Since January I have been training for my physical fitness test. We started walking three miles a day, but our times were not fast enough (despite the advice) so we started running.

Since the beginning of the month, I have increased my stamina. I started running a half a mile, then a 12 minute mile, and now I am still running a 12 minute mile but we have increased our distance to 1.5 miles.

My question is what is the best way to increase my distance and overall time spent running? I was going to attempt to add a quarter mile each week. I figure that a week's time is enough to get used to the new distance and increase my endurance.

Right now, I am not really concerned about increasing my speed...I am happy with my 12 minute mile, but I would like to run a few miles at once.

Thanks in advance!

 

P.S. I aced my fitness test! Our teacher paced us for the three mile walk and I finished at her side. Just under three miles in 34 minutes. 

4 Replies (last)

nice job on the test! Rule of thumb on increasing distance is not more then 10% a week. I wouldn't be concerned with speed at this point either, just building up your distance. Have you looked into couch to 5k (3miles)? where your doing a walking/running combo with each week less walking more running. I wouldn't be running if your not doing strength training as well. http://figureathlete.tmuscle.com/readArticle. do?id=1784089 is a good article summing it up to be: "If you're a woman who simply wants to be leaner, lose weight, and look more like a figure competitor, running doesn't have to be a part of your routine. On the other hand, if you have a goal of completing an endurance event or just enjoy running, you'll need to include an injury prevention strength training program." as stated in another CC thread.

Thanks for that link! I did something similar to the C25k last January, but I didn't enjoy it much. I am actually having fun running now, which is really odd...but that is besides the point.

Hey there!

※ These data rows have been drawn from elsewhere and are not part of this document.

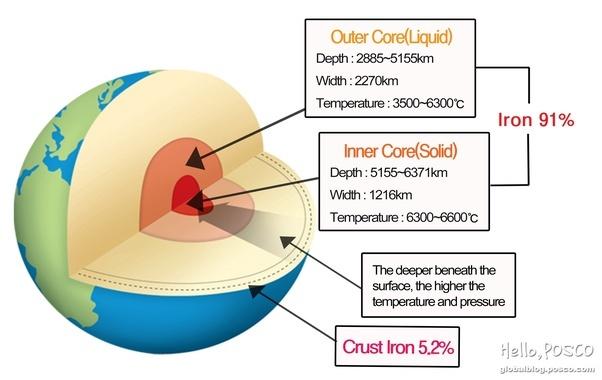 The Earth Diagram Of Iron Diy Wiring Diagrams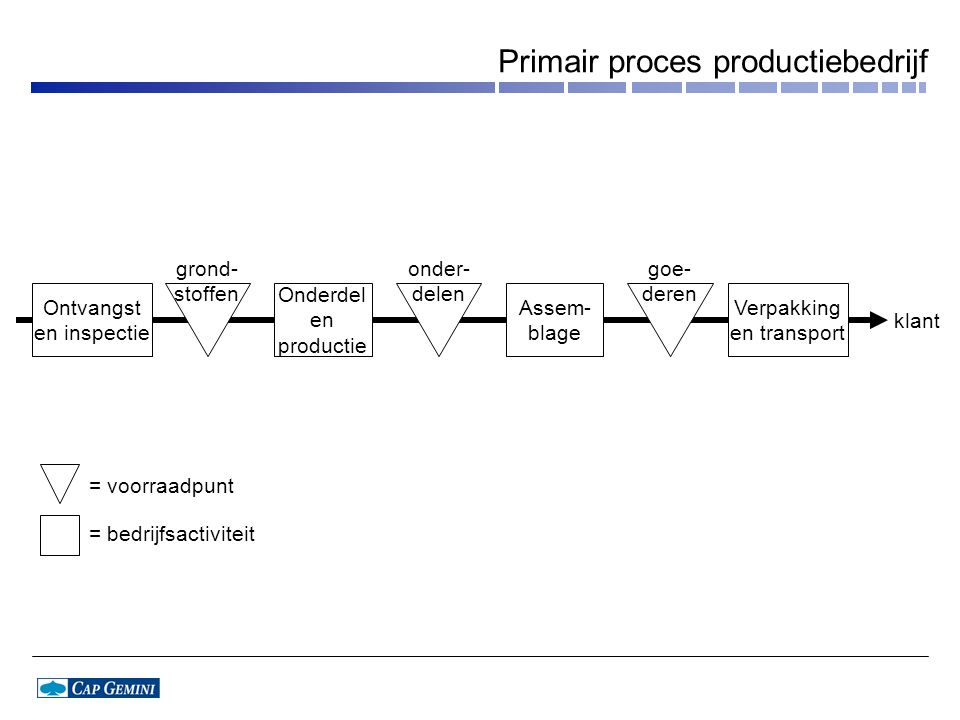 Primair proces productiebedrijf
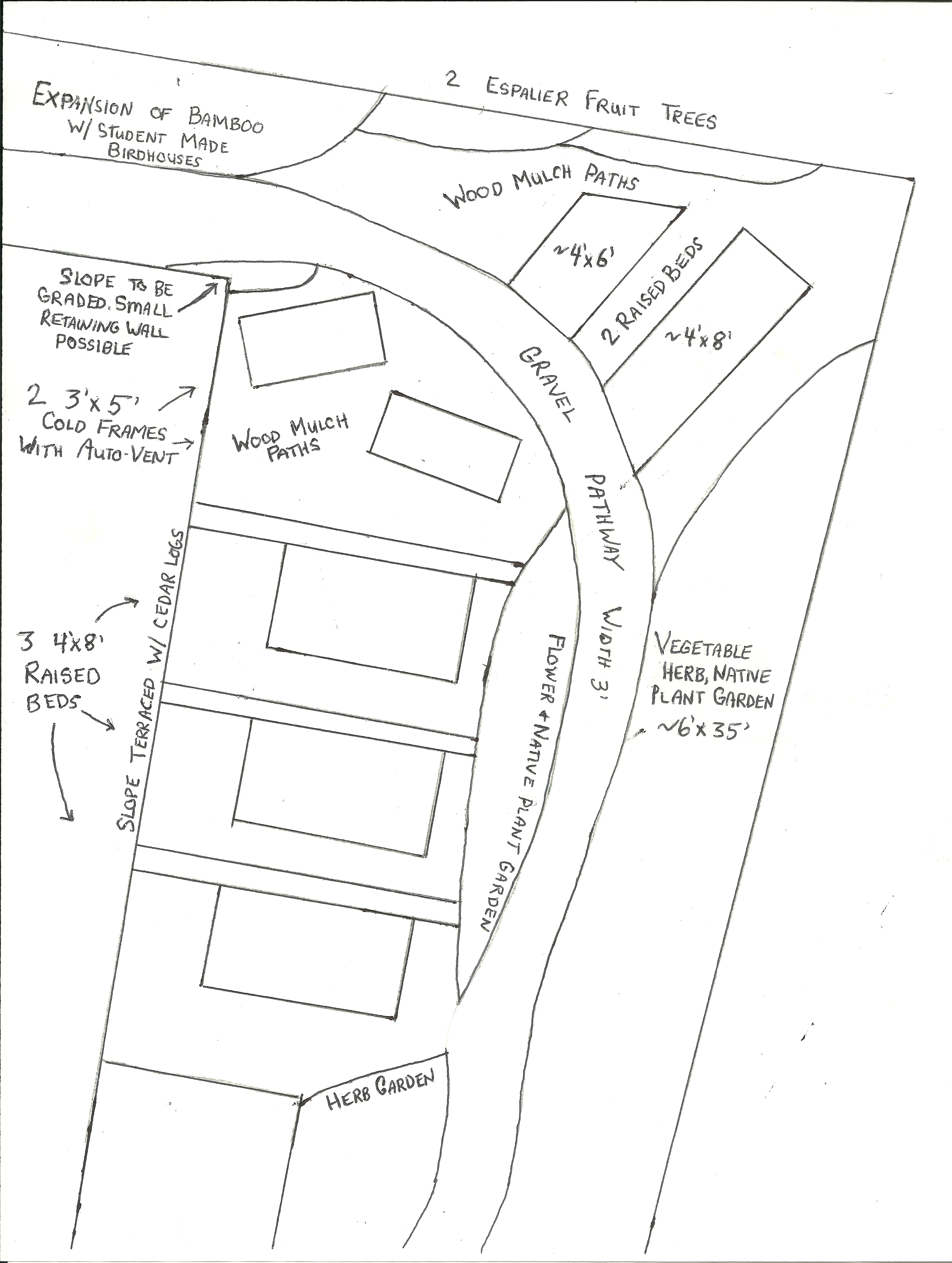 School garden design drawing - School Garden Design University City Mo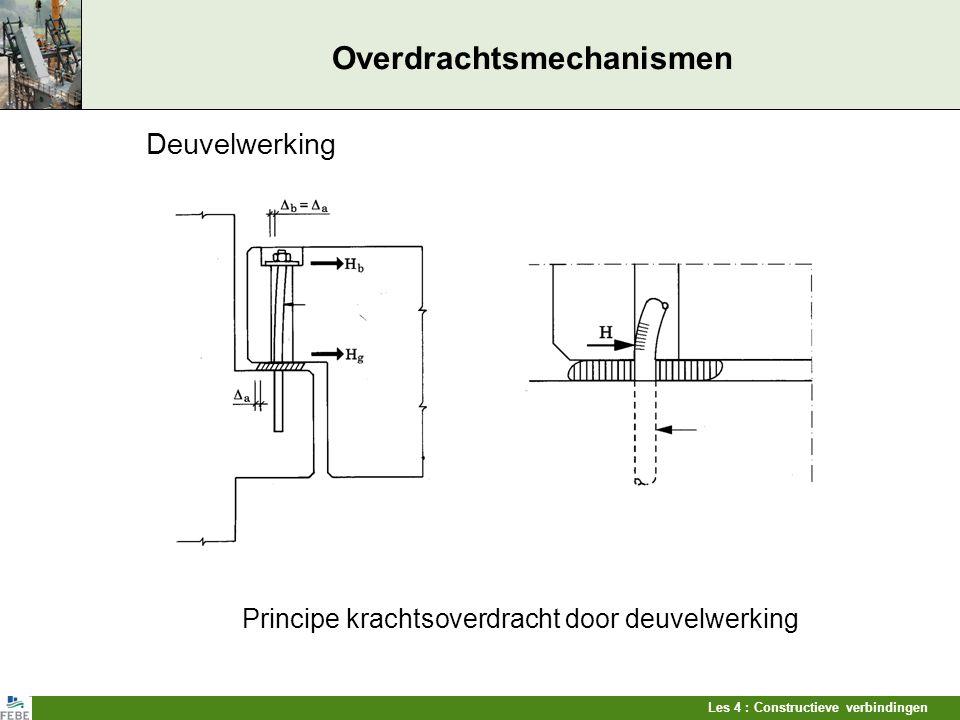 Les 4 : Constructieve verbindingen Overdrachtsmechanismen Deuvelwerking Principe krachtsoverdracht door deuvelwerking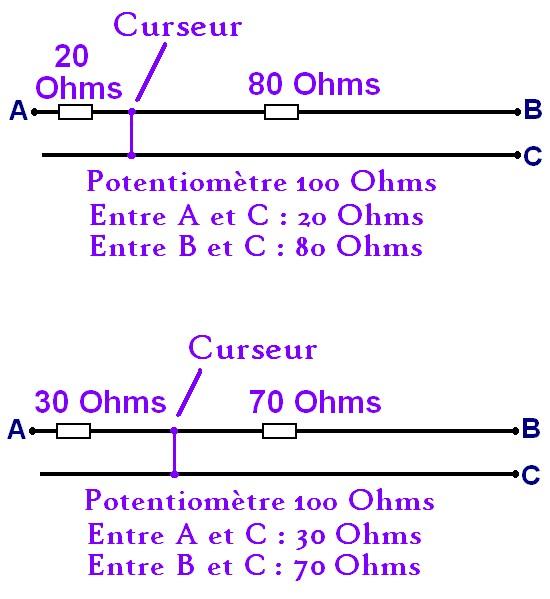 potentiometre rectiligne principe de fonctionnement 4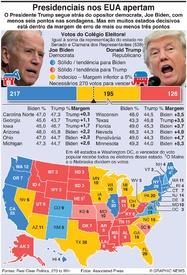 ELEIÇÕES NOS EUA: Estados indecisos infographic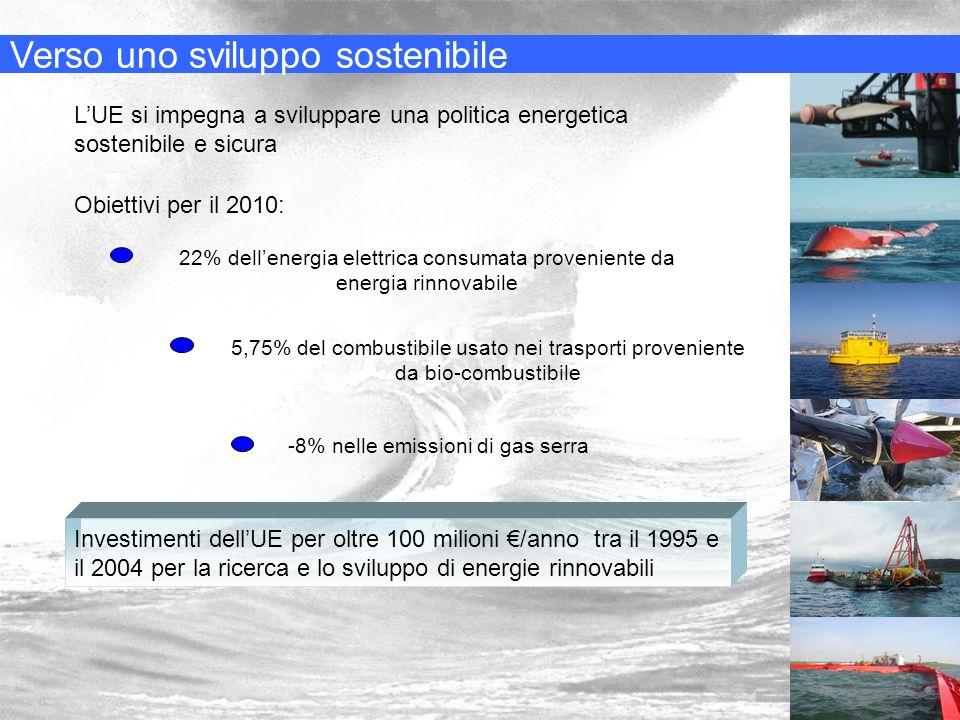 -8% nelle emissioni di gas serra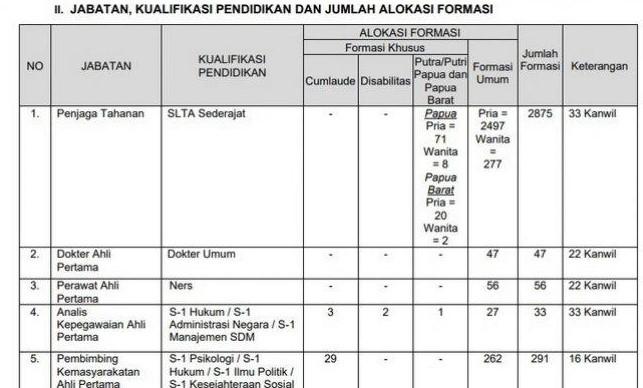 30+ Syarat cpns kemenkumham lulusan sma 2019 cpns 2021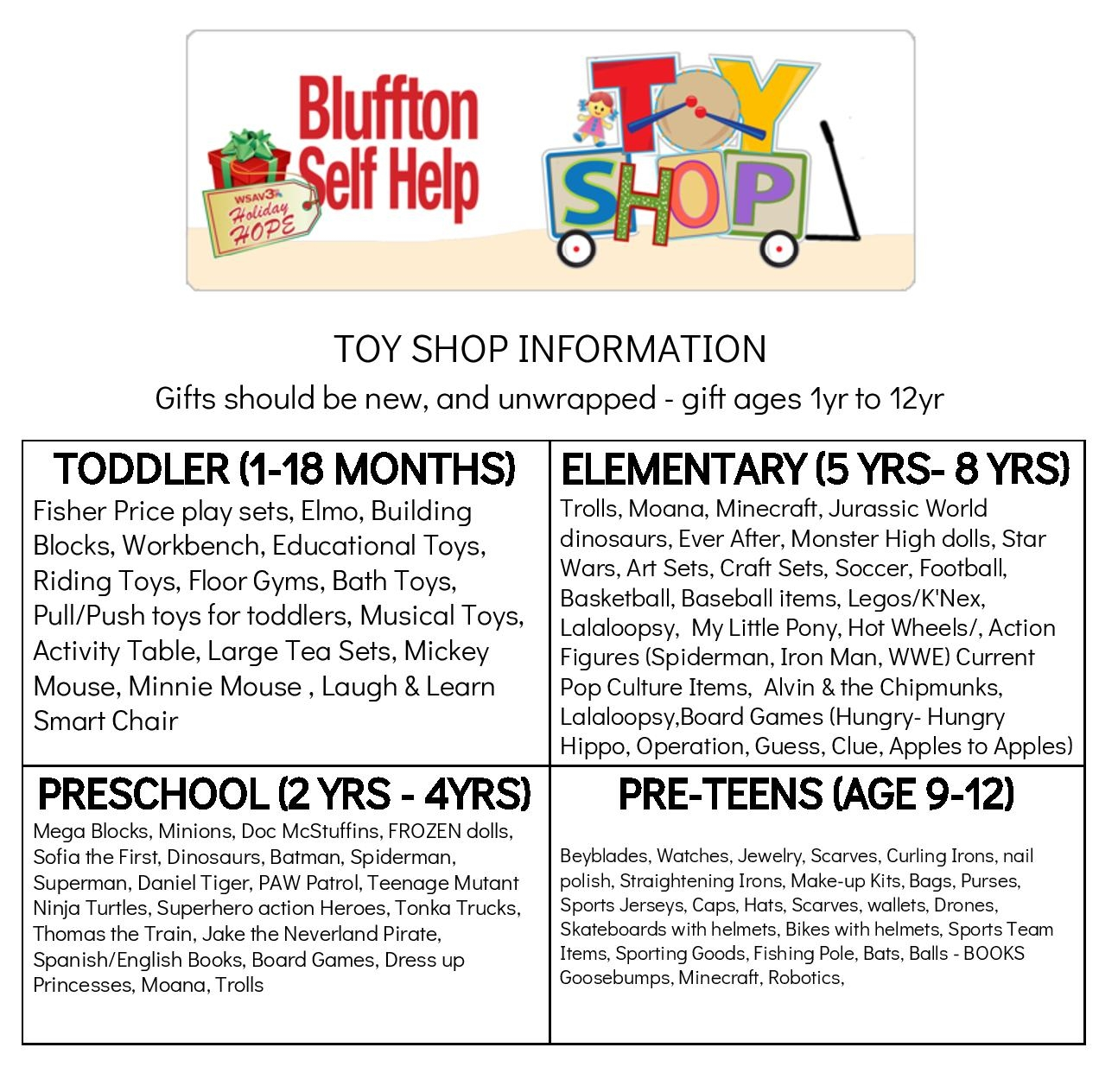 TOY SHOP SUGGESTED DONATION TOY LIST (3)-page-001.jpg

This is a sneak posting as I have not yet officially come back on CC (waiting for wedding pics to post - whoopee). I used to do cross-country team at school, and I agree with you: the thrill of running is its own reward. It takes a month or two until you worked up the fitness to enjoy it, but once you have, there's something unbeatable about feeling your muscles work and seeing the scenery rush past. Just watch out for your joints: as a new runner it's easy to injure yourself (I know I have), so if you feel ANY joint pain, stop running. Regular stretching and a gentle warm-up can help, too.

It seems like everyone increases distance at a different rate. Your plan sounds pretty good. So I'd say just test it out and adjust accordingly. Since this is after all supposed to be fun, whenever you increase your distance it should feel like just a little bit too far for comfort. Increase it once you're feeling as comfortable with the distance as you were with your previous distance.

PS: if it's cardio fitness that's holding you back, cross-training (alternating running with swimming, biking, etc) can help increase this while exercising different muscles. Mind you, I imagine your cardio fitness is already pretty high from all the biking.

ditto to madam butterfly...  10% added to your long run per week.  You can do this either with distance or with time.  Time is easier to manage.  Once you build up the endurance, you can run shorter distances faster, trading that endurance for some speed.